--- START THE DATA ---

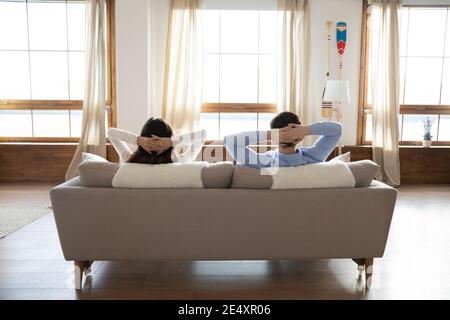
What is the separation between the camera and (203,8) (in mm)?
Answer: 5715

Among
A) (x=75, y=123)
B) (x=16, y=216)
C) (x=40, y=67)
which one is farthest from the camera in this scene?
(x=75, y=123)

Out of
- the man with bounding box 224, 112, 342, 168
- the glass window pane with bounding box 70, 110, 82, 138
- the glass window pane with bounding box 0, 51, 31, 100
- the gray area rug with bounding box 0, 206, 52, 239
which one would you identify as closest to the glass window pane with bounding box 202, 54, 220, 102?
the glass window pane with bounding box 70, 110, 82, 138

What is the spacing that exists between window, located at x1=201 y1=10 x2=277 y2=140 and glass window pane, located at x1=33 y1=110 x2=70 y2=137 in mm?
1882

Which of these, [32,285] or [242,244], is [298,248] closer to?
[242,244]

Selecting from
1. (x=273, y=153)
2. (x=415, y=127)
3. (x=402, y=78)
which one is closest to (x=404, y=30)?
(x=402, y=78)

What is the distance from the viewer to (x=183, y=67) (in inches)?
219

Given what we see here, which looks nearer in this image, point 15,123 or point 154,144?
point 154,144

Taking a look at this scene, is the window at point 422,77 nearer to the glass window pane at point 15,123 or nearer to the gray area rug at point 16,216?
the gray area rug at point 16,216

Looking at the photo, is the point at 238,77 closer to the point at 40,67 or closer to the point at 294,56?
the point at 294,56

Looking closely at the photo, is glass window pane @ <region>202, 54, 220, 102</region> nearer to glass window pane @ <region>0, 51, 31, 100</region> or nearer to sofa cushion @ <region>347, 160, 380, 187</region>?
glass window pane @ <region>0, 51, 31, 100</region>

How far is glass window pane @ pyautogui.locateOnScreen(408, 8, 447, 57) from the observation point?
5.93 m

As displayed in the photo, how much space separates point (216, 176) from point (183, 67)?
11.0 ft

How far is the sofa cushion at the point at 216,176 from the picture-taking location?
8.24 ft
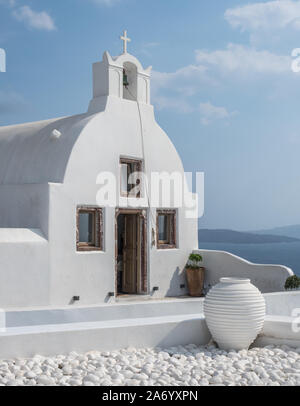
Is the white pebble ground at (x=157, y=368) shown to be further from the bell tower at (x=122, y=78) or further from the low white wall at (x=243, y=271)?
the bell tower at (x=122, y=78)

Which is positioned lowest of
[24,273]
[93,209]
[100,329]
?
[100,329]

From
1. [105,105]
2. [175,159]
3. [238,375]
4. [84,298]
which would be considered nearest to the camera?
[238,375]

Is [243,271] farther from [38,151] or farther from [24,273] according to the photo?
[38,151]

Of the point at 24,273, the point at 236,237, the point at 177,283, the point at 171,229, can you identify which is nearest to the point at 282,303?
the point at 177,283

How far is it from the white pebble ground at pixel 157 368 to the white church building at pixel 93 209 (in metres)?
4.22

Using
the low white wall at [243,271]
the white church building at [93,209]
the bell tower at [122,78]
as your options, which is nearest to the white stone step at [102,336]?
the white church building at [93,209]

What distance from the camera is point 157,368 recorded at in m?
7.06

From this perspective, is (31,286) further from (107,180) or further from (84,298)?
(107,180)

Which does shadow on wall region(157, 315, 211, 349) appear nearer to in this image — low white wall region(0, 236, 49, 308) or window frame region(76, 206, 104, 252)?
low white wall region(0, 236, 49, 308)

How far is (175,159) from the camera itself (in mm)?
14883

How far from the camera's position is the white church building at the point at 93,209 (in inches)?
463

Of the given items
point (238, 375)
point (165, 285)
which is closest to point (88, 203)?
point (165, 285)

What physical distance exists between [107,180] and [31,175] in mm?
1726

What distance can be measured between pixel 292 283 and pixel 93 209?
15.1 ft
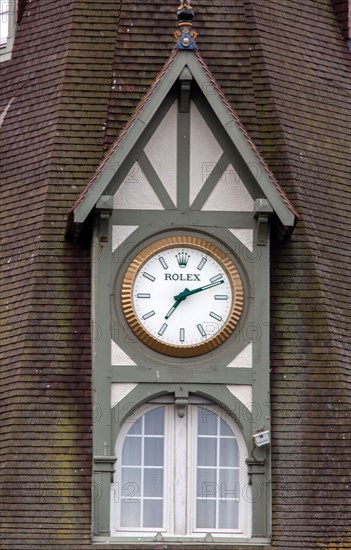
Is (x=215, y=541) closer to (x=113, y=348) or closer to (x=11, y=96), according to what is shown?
(x=113, y=348)

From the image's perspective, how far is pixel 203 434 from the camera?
3459cm

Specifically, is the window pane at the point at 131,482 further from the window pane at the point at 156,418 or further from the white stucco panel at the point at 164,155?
the white stucco panel at the point at 164,155

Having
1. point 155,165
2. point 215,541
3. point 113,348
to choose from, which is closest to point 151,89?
point 155,165

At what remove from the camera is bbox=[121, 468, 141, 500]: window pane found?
34375mm

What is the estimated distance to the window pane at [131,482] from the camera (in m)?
34.4

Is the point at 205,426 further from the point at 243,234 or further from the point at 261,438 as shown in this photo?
the point at 243,234

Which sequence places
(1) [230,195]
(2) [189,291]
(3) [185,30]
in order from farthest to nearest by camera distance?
(1) [230,195] < (3) [185,30] < (2) [189,291]

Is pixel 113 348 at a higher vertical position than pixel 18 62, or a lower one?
lower

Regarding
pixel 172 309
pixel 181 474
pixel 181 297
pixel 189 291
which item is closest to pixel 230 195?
pixel 189 291

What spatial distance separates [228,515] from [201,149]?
14.6 ft

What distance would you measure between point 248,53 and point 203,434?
5170 millimetres

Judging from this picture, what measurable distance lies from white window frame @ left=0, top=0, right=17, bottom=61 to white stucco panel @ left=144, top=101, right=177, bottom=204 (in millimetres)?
3570

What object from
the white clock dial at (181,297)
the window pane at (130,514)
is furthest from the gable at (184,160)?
the window pane at (130,514)

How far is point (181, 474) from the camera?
34438 millimetres
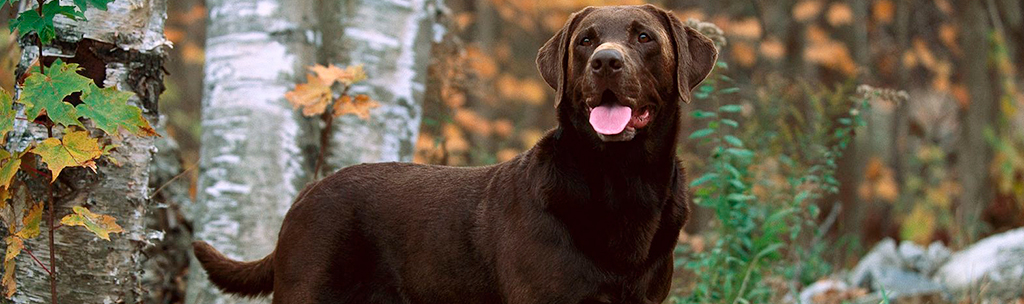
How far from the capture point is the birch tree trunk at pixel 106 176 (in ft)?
10.4

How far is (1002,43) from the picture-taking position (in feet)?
31.4

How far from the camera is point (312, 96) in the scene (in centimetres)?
403

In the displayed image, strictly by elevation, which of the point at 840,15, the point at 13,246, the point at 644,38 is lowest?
the point at 13,246

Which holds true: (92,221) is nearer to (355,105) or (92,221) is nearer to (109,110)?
(109,110)

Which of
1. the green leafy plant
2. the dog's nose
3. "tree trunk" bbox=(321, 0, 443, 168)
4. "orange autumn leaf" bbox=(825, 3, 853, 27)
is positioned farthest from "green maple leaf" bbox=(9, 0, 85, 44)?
"orange autumn leaf" bbox=(825, 3, 853, 27)

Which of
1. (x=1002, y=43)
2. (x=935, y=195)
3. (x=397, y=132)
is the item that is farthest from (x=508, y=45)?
(x=397, y=132)

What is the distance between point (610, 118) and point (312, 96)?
1.68m

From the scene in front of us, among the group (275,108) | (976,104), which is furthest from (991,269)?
(976,104)

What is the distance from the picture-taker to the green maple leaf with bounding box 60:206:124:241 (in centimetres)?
293

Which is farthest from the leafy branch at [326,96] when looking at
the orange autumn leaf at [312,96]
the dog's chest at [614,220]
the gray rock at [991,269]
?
the gray rock at [991,269]

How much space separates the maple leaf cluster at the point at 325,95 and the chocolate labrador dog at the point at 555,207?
2.46 ft

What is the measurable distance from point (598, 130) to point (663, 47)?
0.35 meters

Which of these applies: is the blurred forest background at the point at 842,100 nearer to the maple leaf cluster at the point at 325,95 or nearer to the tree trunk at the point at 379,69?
the tree trunk at the point at 379,69

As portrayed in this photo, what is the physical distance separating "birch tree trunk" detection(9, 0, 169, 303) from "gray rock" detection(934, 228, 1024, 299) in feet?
13.7
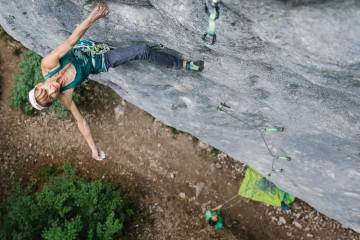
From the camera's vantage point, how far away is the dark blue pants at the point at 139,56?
631cm

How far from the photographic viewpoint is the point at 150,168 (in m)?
9.31

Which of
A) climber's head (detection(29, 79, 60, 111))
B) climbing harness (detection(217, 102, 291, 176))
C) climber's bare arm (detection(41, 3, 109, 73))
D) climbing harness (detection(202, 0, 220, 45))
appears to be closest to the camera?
climbing harness (detection(202, 0, 220, 45))

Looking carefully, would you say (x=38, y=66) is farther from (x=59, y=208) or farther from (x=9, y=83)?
(x=59, y=208)

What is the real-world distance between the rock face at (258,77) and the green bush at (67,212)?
207 centimetres

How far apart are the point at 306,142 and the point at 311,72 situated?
2241 mm

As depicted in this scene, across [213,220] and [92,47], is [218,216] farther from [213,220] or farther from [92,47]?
[92,47]

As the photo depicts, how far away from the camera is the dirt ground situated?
8.70 m

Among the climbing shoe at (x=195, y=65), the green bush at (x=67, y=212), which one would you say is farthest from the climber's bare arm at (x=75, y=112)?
the green bush at (x=67, y=212)

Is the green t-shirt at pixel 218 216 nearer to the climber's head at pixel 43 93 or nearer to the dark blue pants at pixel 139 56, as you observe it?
the dark blue pants at pixel 139 56

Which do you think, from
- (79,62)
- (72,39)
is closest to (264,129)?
(79,62)

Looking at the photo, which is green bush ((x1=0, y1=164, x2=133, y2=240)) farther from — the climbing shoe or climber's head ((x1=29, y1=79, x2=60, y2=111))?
the climbing shoe

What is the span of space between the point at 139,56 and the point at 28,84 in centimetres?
461

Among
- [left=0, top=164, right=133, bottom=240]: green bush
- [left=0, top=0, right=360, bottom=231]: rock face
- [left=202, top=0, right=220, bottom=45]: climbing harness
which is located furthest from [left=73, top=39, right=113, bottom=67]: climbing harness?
[left=0, top=164, right=133, bottom=240]: green bush

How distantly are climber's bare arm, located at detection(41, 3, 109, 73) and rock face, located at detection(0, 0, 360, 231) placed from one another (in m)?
0.70
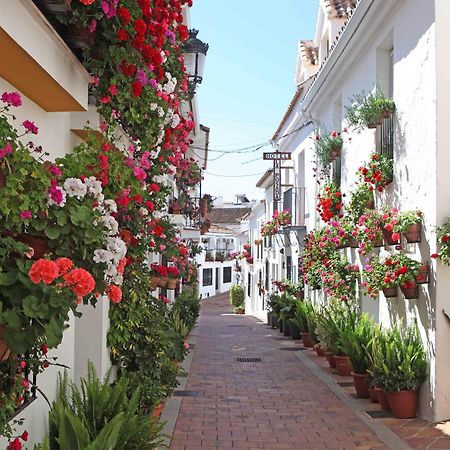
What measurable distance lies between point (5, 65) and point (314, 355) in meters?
11.4

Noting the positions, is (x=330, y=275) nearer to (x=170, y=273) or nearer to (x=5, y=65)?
(x=170, y=273)

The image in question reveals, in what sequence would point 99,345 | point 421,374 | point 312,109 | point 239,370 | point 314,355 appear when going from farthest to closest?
point 312,109
point 314,355
point 239,370
point 421,374
point 99,345

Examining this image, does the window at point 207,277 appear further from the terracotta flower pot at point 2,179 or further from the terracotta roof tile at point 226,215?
the terracotta flower pot at point 2,179

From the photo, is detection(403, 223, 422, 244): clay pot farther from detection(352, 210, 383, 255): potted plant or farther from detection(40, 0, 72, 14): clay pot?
detection(40, 0, 72, 14): clay pot

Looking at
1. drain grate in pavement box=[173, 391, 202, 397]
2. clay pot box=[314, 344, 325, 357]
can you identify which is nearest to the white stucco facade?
clay pot box=[314, 344, 325, 357]

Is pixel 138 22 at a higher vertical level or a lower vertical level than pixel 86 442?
higher

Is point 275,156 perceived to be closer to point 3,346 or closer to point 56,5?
point 56,5

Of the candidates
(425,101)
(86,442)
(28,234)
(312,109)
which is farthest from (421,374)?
(312,109)

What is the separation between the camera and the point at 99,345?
5.94 metres

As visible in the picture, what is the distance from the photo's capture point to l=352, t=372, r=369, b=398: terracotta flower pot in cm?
872

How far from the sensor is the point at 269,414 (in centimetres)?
820

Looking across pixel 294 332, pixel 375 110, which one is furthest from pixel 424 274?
pixel 294 332

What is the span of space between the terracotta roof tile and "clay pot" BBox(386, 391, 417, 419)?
2182 inches

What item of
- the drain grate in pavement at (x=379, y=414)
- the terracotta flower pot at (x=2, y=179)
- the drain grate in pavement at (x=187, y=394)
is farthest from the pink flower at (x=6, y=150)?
the drain grate in pavement at (x=187, y=394)
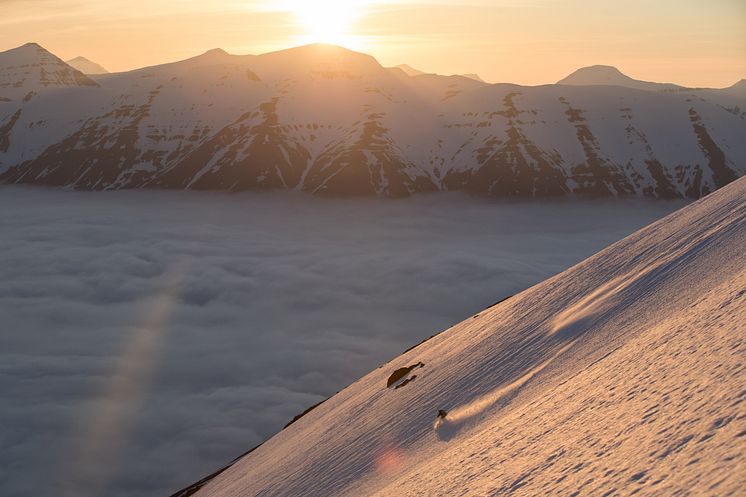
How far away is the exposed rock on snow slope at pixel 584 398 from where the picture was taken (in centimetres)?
930

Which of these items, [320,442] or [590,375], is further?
[320,442]

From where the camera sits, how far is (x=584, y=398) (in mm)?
13508

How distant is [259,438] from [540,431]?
126m

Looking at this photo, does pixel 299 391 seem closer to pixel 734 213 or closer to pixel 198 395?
pixel 198 395

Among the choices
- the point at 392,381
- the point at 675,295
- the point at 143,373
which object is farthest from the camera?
the point at 143,373

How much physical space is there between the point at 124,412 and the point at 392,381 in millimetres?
128038

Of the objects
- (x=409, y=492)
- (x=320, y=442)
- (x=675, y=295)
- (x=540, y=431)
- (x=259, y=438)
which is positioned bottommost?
(x=259, y=438)

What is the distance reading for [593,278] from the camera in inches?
1058

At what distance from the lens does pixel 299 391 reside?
15425 centimetres

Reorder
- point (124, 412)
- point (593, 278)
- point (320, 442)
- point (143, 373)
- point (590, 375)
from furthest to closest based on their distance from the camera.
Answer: point (143, 373), point (124, 412), point (320, 442), point (593, 278), point (590, 375)

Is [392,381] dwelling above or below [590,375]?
below

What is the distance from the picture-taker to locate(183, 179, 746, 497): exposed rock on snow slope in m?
9.30

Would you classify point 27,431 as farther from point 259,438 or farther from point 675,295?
point 675,295

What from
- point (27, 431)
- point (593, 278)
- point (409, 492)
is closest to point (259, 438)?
point (27, 431)
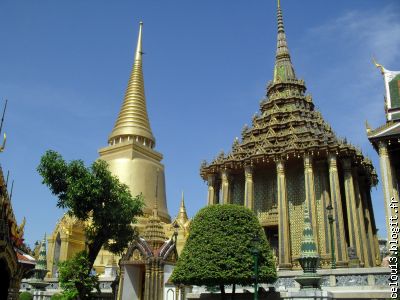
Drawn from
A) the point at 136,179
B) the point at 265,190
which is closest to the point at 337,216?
the point at 265,190

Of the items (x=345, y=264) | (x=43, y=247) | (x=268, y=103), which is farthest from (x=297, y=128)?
(x=43, y=247)

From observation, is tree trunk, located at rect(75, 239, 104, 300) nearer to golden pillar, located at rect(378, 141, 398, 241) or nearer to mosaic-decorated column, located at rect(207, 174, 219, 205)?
A: mosaic-decorated column, located at rect(207, 174, 219, 205)

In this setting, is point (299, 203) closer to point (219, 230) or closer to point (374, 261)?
point (374, 261)

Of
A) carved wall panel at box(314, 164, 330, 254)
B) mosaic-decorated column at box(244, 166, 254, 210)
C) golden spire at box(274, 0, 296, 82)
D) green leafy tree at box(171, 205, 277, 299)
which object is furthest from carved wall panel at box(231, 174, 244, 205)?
green leafy tree at box(171, 205, 277, 299)

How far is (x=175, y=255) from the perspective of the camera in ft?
83.7

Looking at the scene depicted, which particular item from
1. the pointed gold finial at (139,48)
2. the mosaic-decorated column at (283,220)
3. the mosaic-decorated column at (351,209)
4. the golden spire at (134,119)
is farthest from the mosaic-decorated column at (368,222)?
the pointed gold finial at (139,48)

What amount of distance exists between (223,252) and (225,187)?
15.5m

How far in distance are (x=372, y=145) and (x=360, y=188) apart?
35.7ft

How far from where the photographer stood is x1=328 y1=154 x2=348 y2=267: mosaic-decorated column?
Result: 27375 millimetres

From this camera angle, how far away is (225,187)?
33.8 m

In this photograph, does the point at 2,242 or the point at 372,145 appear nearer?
the point at 2,242

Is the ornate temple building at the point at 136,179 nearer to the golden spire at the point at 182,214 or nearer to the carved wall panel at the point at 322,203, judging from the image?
the golden spire at the point at 182,214

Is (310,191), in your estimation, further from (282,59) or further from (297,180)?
(282,59)

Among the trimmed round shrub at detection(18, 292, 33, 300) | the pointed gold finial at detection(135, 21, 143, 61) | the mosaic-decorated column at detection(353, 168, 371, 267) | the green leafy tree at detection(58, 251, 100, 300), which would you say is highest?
the pointed gold finial at detection(135, 21, 143, 61)
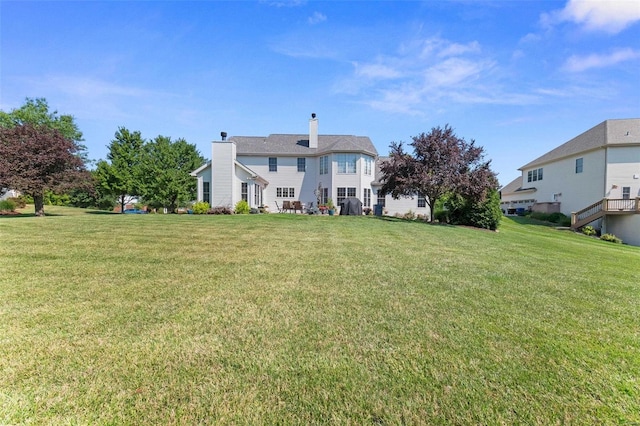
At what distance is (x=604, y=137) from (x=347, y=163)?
22.1 m

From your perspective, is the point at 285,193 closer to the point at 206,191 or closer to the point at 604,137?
the point at 206,191

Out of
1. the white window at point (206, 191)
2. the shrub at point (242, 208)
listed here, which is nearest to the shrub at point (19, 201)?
the white window at point (206, 191)

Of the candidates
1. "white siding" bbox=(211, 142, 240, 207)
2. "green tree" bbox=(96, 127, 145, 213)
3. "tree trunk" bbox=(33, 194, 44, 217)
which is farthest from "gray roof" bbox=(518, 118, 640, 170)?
"tree trunk" bbox=(33, 194, 44, 217)

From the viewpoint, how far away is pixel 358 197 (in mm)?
24422

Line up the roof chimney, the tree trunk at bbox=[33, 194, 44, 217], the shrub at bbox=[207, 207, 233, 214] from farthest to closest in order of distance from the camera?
the roof chimney < the shrub at bbox=[207, 207, 233, 214] < the tree trunk at bbox=[33, 194, 44, 217]

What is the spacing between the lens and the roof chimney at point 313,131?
26.9m

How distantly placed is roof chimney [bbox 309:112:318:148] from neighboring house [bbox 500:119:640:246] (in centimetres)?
2279

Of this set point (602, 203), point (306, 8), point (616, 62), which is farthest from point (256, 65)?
point (602, 203)

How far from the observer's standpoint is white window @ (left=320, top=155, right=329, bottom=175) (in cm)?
2530

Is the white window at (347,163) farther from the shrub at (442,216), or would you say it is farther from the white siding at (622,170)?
the white siding at (622,170)

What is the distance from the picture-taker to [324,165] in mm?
25656

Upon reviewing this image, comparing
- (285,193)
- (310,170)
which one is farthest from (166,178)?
(310,170)

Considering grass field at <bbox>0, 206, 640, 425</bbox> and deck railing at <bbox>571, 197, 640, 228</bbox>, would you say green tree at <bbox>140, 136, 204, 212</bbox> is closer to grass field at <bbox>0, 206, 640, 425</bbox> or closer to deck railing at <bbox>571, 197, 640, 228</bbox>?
grass field at <bbox>0, 206, 640, 425</bbox>

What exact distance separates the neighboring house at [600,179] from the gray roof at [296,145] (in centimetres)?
1850
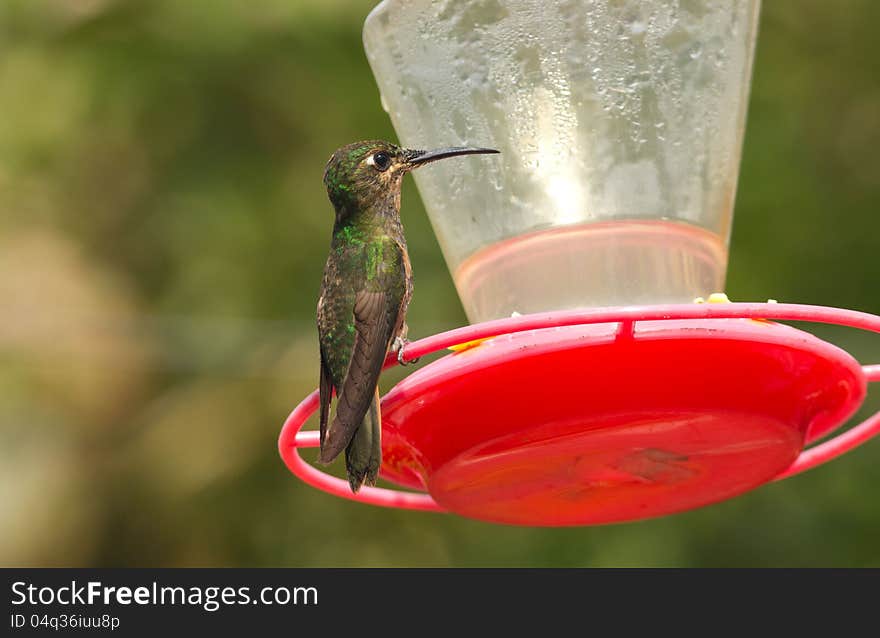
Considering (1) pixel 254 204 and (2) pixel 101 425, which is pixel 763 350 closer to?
(1) pixel 254 204

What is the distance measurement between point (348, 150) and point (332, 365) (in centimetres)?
75

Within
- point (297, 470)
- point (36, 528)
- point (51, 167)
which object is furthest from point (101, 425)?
point (297, 470)

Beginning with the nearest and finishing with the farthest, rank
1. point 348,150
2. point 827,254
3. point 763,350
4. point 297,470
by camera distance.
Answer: point 763,350 → point 297,470 → point 348,150 → point 827,254

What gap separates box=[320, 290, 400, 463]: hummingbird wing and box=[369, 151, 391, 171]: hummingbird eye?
1.51 feet

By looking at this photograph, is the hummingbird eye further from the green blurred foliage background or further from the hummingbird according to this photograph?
the green blurred foliage background

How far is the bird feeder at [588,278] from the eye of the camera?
287 centimetres

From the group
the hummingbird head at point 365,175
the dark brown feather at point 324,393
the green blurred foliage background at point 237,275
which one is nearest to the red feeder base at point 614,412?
the dark brown feather at point 324,393

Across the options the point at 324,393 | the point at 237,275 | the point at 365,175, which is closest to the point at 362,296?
the point at 324,393

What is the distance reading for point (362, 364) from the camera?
129 inches

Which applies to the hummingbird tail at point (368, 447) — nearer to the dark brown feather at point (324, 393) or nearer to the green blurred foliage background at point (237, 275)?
the dark brown feather at point (324, 393)

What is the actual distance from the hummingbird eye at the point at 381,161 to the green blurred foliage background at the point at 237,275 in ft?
8.20

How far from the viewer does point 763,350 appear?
2.83 meters

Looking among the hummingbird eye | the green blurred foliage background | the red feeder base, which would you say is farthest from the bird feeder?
the green blurred foliage background

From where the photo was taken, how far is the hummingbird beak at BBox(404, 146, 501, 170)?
11.1 feet
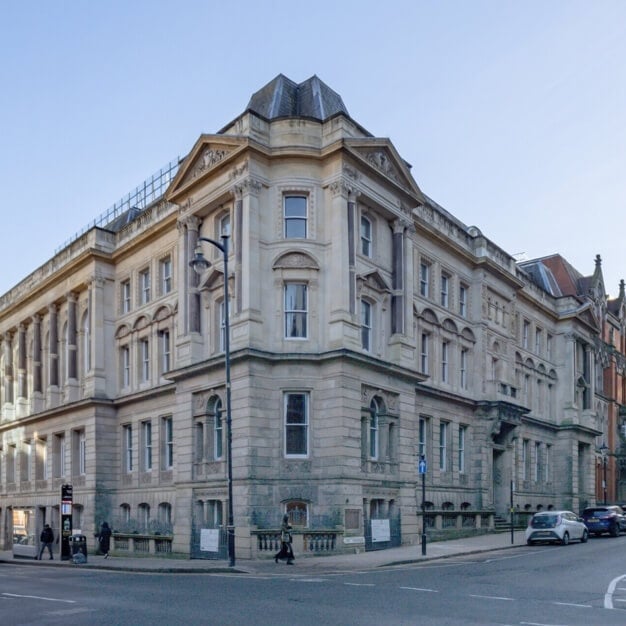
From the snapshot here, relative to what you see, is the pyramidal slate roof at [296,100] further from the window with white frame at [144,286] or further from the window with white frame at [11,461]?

--- END THE DATA ---

## DIRECTIVE
Reproduce the lines from the one containing "What is the distance reading for point" through the end of the records, both ends included, and omit the pictures from your answer.

## COMPLETE RESPONSE
What is the distance reading for point (362, 364) from the camera?
129 inches

Which applies to the hummingbird tail at point (368, 447) — nearer to the dark brown feather at point (324, 393) or nearer to the green blurred foliage background at point (237, 275)?
the dark brown feather at point (324, 393)

What is the actual distance from the hummingbird eye at the point at 381,161 to the green blurred foliage background at the point at 237,275 in ft?
8.20

How far from the viewer does point 763,350 appear?
2.83 meters

Looking among the hummingbird eye | the green blurred foliage background | the red feeder base, which would you say is farthest from the bird feeder?
the green blurred foliage background

From where the photo was taken, how far is the hummingbird beak at BBox(404, 146, 501, 170)?
11.1 feet
From the snapshot here, relative to what you see, is the pyramidal slate roof at [296,100] further from the window with white frame at [144,286] or further from the window with white frame at [11,461]?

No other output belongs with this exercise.